What is required:
Each line of the data below that holds the word "fixed" is to be reported in full.

[Saved entries]

=-=-=-=-=

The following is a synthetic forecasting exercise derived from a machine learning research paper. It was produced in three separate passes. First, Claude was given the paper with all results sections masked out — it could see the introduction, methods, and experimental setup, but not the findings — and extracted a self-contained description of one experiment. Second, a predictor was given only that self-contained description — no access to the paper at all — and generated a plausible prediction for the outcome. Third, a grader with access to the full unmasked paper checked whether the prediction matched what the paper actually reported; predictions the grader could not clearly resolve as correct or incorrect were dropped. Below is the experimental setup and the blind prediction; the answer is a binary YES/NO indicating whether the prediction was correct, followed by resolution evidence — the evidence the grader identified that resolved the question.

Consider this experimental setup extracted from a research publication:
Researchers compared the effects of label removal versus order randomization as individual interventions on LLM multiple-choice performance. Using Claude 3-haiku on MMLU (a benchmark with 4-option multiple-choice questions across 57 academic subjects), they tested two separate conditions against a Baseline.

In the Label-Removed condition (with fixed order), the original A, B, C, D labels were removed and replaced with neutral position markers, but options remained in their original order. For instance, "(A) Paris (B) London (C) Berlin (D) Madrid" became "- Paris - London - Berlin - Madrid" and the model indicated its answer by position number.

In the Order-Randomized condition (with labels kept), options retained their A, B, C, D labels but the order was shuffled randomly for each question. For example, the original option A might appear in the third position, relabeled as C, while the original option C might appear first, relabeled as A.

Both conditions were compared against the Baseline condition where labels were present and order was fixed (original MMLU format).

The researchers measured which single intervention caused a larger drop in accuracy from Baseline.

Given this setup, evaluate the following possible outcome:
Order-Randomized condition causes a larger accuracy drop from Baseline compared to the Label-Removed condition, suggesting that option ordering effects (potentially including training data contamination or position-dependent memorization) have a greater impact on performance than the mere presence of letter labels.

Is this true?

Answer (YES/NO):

=-=-=-=-=

Output of the task:
In the Label-Removed condition (with fixed order), the original A, B, C, D labels were removed and replaced with neutral position markers, but options remained in their original order. For instance, "(A) Paris (B) London (C) Berlin (D) Madrid" became "- Paris - London - Berlin - Madrid" and the model indicated its answer by position number.
Both conditions were compared against the Baseline condition where labels were present and order was fixed (original MMLU format).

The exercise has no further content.